“I’ll give a toast—to Forty-five!”
It was Captain Jack. Two hundred pairs of eyes were fixed upon him. He knew perfectly that two hundred pairs of eyes were fixed upon him.
This is the thing that he did:
Deliberately into his dirty coffee-cup he poured the blood-red liquid. As his grandfather would have done, with the same exaggerated flourish the boy took from his pocket a snow-white handkerchief. With that napkin he wiped flawlessly the delicate receptacle which had held the liquor. Then he leaned over. From a glass pitcher he poured into that cleansed wine-glass its fill of pure cold sparkling water. In an instant he held it aloft.
“Fellows!” he cried. “A toast! a toast not with wine—for wine with its blood-color belongs to the times which are going—which we hope are passing forever—I’m drinking a toast with crystal water—emblematic of the clean white civilization which is coming—for which we’re going ‘Over There’ to fight and die.
“Here’s to every man who ever did a noble thing; volunteering his strength to help protect the weak!
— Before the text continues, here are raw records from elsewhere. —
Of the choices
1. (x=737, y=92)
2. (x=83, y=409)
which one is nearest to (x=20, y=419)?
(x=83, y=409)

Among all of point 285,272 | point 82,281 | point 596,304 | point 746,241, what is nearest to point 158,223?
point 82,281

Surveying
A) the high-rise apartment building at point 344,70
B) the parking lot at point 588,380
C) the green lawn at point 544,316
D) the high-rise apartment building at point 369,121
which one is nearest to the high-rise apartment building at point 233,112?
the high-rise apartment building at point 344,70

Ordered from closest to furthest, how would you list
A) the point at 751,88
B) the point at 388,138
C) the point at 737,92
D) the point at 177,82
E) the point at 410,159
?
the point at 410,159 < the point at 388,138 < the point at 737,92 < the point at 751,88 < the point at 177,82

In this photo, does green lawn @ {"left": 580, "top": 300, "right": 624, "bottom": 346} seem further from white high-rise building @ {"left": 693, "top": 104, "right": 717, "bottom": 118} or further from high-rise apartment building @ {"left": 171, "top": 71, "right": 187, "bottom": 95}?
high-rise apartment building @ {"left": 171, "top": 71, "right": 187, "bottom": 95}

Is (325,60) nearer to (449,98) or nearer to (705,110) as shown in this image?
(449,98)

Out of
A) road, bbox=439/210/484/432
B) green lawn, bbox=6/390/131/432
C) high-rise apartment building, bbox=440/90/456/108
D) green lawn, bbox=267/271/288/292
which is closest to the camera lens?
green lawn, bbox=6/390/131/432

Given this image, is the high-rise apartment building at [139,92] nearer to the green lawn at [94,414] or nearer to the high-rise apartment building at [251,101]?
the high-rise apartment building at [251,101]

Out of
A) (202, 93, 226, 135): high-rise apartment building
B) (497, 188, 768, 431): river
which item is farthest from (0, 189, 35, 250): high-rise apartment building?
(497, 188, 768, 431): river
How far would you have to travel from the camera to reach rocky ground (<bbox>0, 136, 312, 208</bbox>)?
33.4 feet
Here’s to every lad who ever fought out the terrible question in his heart and put the Greater Good above his life-hopes and ambitions. Here’s to every soul that ever laid in the dark, thinking of those at home, knowing that in the charge of dawn he might become to them but a bitter-sweet memory of days when every hour was a golden moment and time but a thing to pass away. Here’s to the dead—the illustrious dead—those who fell in battle, those of Forty-five, the men of Sixty-two, the men of every age and every land who fought the good fight nobly, to the best that was in them—for the things they believed to be right—and have gone to take finer and better orders under a Greater General, the Commander of Commanders, the Prince of—Peace!”
He paused. He drew a long breath. He looked down the table. And he continued: “But along with our toast for the soldiers of the dead, boys—while the opportunity is ours—why not give also a toast—another kind of toast—to the soldiers of the living? Not ourselves, boys—but the ones—we’re leaving behind. It is little enough we can do for them!”
His gaze wandered up to his glass. In a strange, inspired voice, he cried softly:
“A toast!—a toast, also, to the truest and best soldiers of all—the mothers, the wives, and the girls we are leaving behind!
“Here’s to the toil-hardened hands who cared for us when as helpless little kids, we were unable to care for ourselves. Here’s to the tears they have shed over our little torn clothes; the pillows that have been wet in the midnight with anxiety, longing, and heartache that we might be spared to do our duty as men. Here’s to the anguish they have suffered, the prayers they have prayed, the sacrifices they have made, the toil they have borne—all to be laid on the altar of war, all to be wiped out in a moment, perhaps, by a splinter of shrapnel or the thrust of a bayonet. Here’s to the nobility of their anguish when they come to learn we are no more; and the beauty of their faces when the divinity in their hearts tells the story upon their care-lined foreheads that they would climb the same weary Golgotha again—go through the same Gethsemane—bear the same cross—though they knew all along the end which it meant.